• 課題のねらい: 下に示す財務金融委員会の質疑記事のうち、「佐々木議員は、今年1〜3月期」から「るべき施策だと強調しました。」まで(両端を含む)を、「佐々木議員」を「佐々木氏」に置き換えて書き直すこと。

2013年06月19日 第183回 通常国会 財務金融委員会≪日銀報告≫ 【742】 - 質問

「国民の所得増こそ必要」 アベノミクスを批判 麻生財務大臣と日銀総裁に質問

 2013年6月19日、財務金融委員会で「日本銀行報告」に対する質疑が行われました。佐々木憲昭議員は「アベノミクス」を批判し、国民の所得を増やしてこそ本格的な景気回復に向かうと強調しました。

 佐々木議員は、今年1〜3月期の設備投資は3.9%減と2四半期連続でマイナスとなったことを指摘。日本銀行が「異次元金融緩和」で資金をいくら流しても企業は設備投資をしていないと追及しました。
 黒田東彦日銀総裁は「設備投資を後押しする効果を期待している」と答弁。佐々木議員は「設備投資が増えない原因は需要不足にある」と指摘し、安倍内閣が企業の設備投資減税打ち出そうとしているが、「需要を引き上げなければ設備投資の意欲もわかない」と批判しました。
 麻生太郎財務大臣は「(企業は)薄気味悪いほど内部留保をためている。需要がないと何かするモチベーション(意欲)もわかない」と内需拡大の必要を認めながら、具体策に触れませんでした。
 佐々木議員は、内部留保の活用について「賃上げと安定した雇用拡大によって内需を活発にすることこそ、余剰資金を生かせる道だ」と強調。労働条件の改善や最低賃金の引き上げ、中小企業と大企業の公正な取引を実現することこそ政府の取るべき施策だと強調しました。

議事録

○佐々木(憲)委員 日本共産党の佐々木憲昭でございます。

• 提示データ:
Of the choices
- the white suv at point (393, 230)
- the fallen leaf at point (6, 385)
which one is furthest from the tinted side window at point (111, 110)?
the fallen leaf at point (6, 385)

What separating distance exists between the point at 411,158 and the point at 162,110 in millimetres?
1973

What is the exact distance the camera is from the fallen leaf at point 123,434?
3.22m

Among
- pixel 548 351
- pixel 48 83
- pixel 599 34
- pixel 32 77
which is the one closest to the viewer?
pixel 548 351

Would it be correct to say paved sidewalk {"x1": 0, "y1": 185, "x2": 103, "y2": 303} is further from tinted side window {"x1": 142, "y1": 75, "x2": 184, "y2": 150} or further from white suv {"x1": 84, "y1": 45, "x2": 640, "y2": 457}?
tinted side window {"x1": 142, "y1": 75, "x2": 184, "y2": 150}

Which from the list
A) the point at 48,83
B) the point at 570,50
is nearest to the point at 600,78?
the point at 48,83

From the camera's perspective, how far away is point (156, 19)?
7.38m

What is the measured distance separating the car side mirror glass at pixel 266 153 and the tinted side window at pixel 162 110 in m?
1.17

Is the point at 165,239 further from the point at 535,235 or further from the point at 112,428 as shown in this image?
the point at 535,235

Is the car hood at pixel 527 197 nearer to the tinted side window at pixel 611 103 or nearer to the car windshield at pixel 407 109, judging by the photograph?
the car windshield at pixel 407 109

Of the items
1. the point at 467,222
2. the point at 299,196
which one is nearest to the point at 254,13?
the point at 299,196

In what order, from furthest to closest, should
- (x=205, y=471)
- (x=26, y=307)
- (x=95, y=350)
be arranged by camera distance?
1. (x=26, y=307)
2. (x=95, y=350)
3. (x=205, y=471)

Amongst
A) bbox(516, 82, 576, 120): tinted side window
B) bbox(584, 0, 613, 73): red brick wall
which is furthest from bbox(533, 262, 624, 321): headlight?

• 以下に解答:
佐々木氏は、今年1〜3月期の設備投資は3.9%減と2四半期連続でマイナスとなったことを指摘。日本銀行が「異次元金融緩和」で資金をいくら流しても企業は設備投資をしていないと追及しました。
 黒田東彦日銀総裁は「設備投資を後押しする効果を期待している」と答弁。佐々木氏は「設備投資が増えない原因は需要不足にある」と指摘し、安倍内閣が企業の設備投資減税打ち出そうとしているが、「需要を引き上げなければ設備投資の意欲もわかない」と批判しました。
 麻生太郎財務大臣は「(企業は)薄気味悪いほど内部留保をためている。需要がないと何かするモチベーション(意欲)もわかない」と内需拡大の必要を認めながら、具体策に触れませんでした。
 佐々木氏は、内部留保の活用について「賃上げと安定した雇用拡大によって内需を活発にすることこそ、余剰資金を生かせる道だ」と強調。労働条件の改善や最低賃金の引き上げ、中小企業と大企業の公正な取引を実現することこそ政府の取るべき施策だと強調しました。